◆ TAREFA 1:
Responda com base no texto sobre clima e agronegócio:
(a) Quanto a agropecuária subiu no PIB em 2023?
(b) Qual safra de grãos se esperava para o ano passado, e quanto foi produzido?
(c) Quais culturas representam 90% do volume total produzido no país?
◆ TAREFA 2:
No texto sobre clima e agronegócio, troque "agronegócio" por "setor agrícola" no trecho que começa em "Sabe-se que o" e termina em "responsável pela decepção.". Escreva o trecho completo com a troca.
◆ TAREFA 3:
Prossiga com o texto sobre clima e agronegócio, começando logo depois da última frase.

◆ TRECHO ESCOLHIDO:

◇ ◇ ◇ ◇ ◇

OPINIÃO

Clima reage à agressão

Por José Renato Nalini |
| Tempo de leitura: 3 min

Quando se fala em proteger o ambiente, não se está a exercer o fundamentalismo ecológico folclorizado pelos agressores da natureza. O foco é proteger a vida. Primeiramente, a dos humanos. Não há outro espaço em que se possa desenvolver atividade existencial, senão o planeta Terra.

Será preciso mais catástrofes para que o agronegócio, um dos setores que mais resistem à tutela ecológica, se convença de que acabar com a biodiversidade é fatal para o seu negócio?

Sabe-se que o agronegócio é a alavanca da economia brasileira que tateia estagnada, por falta de discernimento político, por falta de pesquisa e por ausência mortal de uma educação de qualidade. Em 2023, por exemplo, a agropecuária registrou uma alta de 16,3% no PIB. Mas recuou 3,2% em 2024.

Isso em virtude das condições climáticas adversas, que frustraram todas as expectativas de produção na agricultura. Enquanto se aguardava uma safra de 309 milhões de toneladas de grãos para o ano passado, a produção só chegou a 293 milhões.

Todo o cultivo se viu prejudicado pelo clima. Principalmente soja e milho, que representam 90% do volume total produzido no país. Falta de chuva e temperatura elevada, o par diabólico responsável pela decepção.

Se isso é ruim para a agricultura, pior ainda para os humanos. Todos sabem que as mudanças climáticas resultam da excessiva emissão de combustíveis fósseis, causadores do aquecimento global.

◇ ◇ ◇ ◇ ◇

◆ ENTRADAS:
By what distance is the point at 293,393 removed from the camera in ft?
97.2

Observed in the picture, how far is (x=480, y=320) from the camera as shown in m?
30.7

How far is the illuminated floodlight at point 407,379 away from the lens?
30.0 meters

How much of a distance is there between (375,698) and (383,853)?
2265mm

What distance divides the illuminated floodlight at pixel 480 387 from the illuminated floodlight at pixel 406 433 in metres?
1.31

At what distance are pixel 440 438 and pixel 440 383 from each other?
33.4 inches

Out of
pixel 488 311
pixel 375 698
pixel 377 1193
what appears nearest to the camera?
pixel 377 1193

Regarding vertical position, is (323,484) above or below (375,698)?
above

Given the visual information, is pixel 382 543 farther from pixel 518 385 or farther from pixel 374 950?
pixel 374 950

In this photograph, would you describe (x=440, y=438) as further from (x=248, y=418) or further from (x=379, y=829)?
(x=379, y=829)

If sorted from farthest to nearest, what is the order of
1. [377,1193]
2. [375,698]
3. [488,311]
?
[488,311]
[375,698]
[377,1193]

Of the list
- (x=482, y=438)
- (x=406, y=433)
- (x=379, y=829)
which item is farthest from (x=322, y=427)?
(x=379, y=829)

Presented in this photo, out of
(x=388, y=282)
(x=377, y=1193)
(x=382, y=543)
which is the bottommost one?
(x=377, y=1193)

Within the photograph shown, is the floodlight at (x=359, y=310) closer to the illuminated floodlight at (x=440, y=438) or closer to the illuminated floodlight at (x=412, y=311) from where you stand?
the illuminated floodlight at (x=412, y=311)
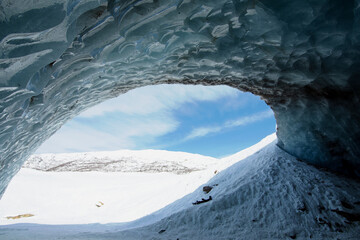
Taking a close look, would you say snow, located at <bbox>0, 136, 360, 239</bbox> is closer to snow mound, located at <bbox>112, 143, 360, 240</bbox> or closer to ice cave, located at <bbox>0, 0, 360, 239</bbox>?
snow mound, located at <bbox>112, 143, 360, 240</bbox>

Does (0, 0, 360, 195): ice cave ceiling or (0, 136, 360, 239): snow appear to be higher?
(0, 0, 360, 195): ice cave ceiling

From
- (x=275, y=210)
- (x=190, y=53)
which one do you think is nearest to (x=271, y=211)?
(x=275, y=210)

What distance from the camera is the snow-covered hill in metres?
10.4

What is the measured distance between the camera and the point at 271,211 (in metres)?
2.67

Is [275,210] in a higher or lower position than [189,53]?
lower

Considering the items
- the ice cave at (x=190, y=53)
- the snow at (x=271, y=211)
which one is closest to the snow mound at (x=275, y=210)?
the snow at (x=271, y=211)

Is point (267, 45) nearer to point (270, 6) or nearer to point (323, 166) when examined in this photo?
point (270, 6)

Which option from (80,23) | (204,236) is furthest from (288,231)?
(80,23)

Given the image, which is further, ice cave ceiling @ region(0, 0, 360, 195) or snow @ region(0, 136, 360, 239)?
snow @ region(0, 136, 360, 239)

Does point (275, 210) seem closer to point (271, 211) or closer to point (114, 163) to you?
point (271, 211)

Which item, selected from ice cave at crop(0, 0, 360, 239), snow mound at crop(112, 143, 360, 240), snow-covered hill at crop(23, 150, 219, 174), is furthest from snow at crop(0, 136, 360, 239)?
snow-covered hill at crop(23, 150, 219, 174)

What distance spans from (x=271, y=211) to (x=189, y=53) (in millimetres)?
2369

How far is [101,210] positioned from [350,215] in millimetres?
5543

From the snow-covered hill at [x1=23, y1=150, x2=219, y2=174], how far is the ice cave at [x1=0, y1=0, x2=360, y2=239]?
782cm
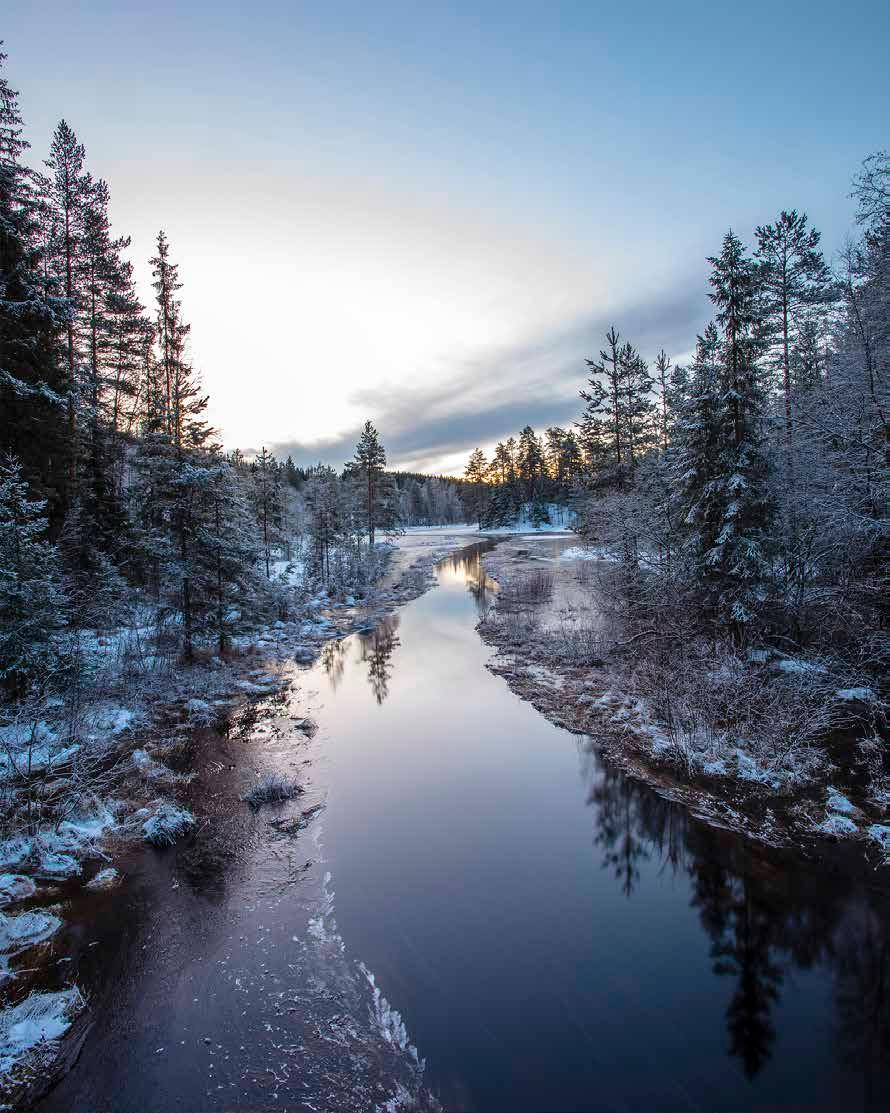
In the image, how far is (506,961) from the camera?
20.4 ft

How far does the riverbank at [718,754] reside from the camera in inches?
320

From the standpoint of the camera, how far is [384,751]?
12.1 metres

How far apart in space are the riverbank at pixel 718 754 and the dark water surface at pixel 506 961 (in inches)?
28.6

◇ ◇ ◇ ◇ ◇

◆ RESPOSTA ESPERADA 1:
(a) 16,3%.
(b) Esperava-se uma safra de 309 milhões de toneladas, mas a produção chegou a 293 milhões.
(c) Soja e milho.

◆ RESPOSTA ESPERADA 2:
Sabe-se que o setor agrícola é a alavanca da economia brasileira que tateia estagnada, por falta de discernimento político, por falta de pesquisa e por ausência mortal de uma educação de qualidade. Em 2023, por exemplo, a agropecuária registrou uma alta de 16,3% no PIB. Mas recuou 3,2% em 2024.

Isso em virtude das condições climáticas adversas, que frustraram todas as expectativas de produção na agricultura. Enquanto se aguardava uma safra de 309 milhões de toneladas de grãos para o ano passado, a produção só chegou a 293 milhões.

Todo o cultivo se viu prejudicado pelo clima. Principalmente soja e milho, que representam 90% do volume total produzido no país. Falta de chuva e temperatura elevada, o par diabólico responsável pela decepção.

◆ RESPOSTA ESPERADA 3:
O clima está descontrolado em virtude da insanidade humana. As altas temperaturas ingressaram na realidade mundial e também brasileira, pois não estamos fora do planeta. No Brasil, o calor excessivo, seguido de repentino frio, matou quase cento e cinquenta mil brasileiros. Isso significou perda anual de 443 milhões de dólares, para falar a linguagem que o pessoal do business entende.

As temperaturas acima de trinta graus já são suficientes para levar um trabalhador braçal à exaustão por calor, com suor intenso, respiração ofegante e pulso acelerado, além de tontura e confusão mental, alertam Ricardo Zorzetto e Giselle Soares, da Revista “Pesquisa” da Fapesp. A sensação térmica superou os quarenta graus e isso já ensejaria a necessidade de ser internado, se vive em ambiente não climatizado. Que é a imensa maioria das residências de um Brasil que não tem saneamento básico e não oferece água tratada para milhões de nacionais.

O corpo humano funciona regularmente em uma estreita faixa de temperatura interna, só suportando diferença de um grau acima e abaixo dos trinta e seis. Fora disso, surgem os problemas, que são mais graves nas crianças, idosos e em pessoas com doenças preexistentes.

Tudo isso é comprovado pelo Lapae, Laboratório de Patologia Ambiental e Experimental da Faculdade de Medicina da USP, cujo coordenador é o patologista Paulo Saldiva, um estudioso das ilhas de calor.

Ele vem pregando a urgência da adoção e implementação de políticas públicas voltadas à mitigação e adaptação aos efeitos climáticos. Só que agora, diante do recrudescimento dos fenômenos, os cientistas estão com remorso. Foram muito tímidos e conservadores na previsão das consequências do aquecimento global. As coisas estão muito mais sérias. Por isso, em lugar de apenas pensar em atenuação ou mitigação, a prioridade deve ser a adaptação. Criar cidades mais resilientes.

É no âmbito local que as providências devem ser tomadas. Não espere que o governo federal, refém de um Parlamento que só pensa em dinheiro, conseguirá fazer algo de concreto para quase seis mil municípios brasileiros. É no município que as pessoas moram e nele é que as coisas devem acontecer. Aumenta em muito a responsabilidade dos prefeitos. Eles é que têm, hoje, a missão de salvar o seu povo.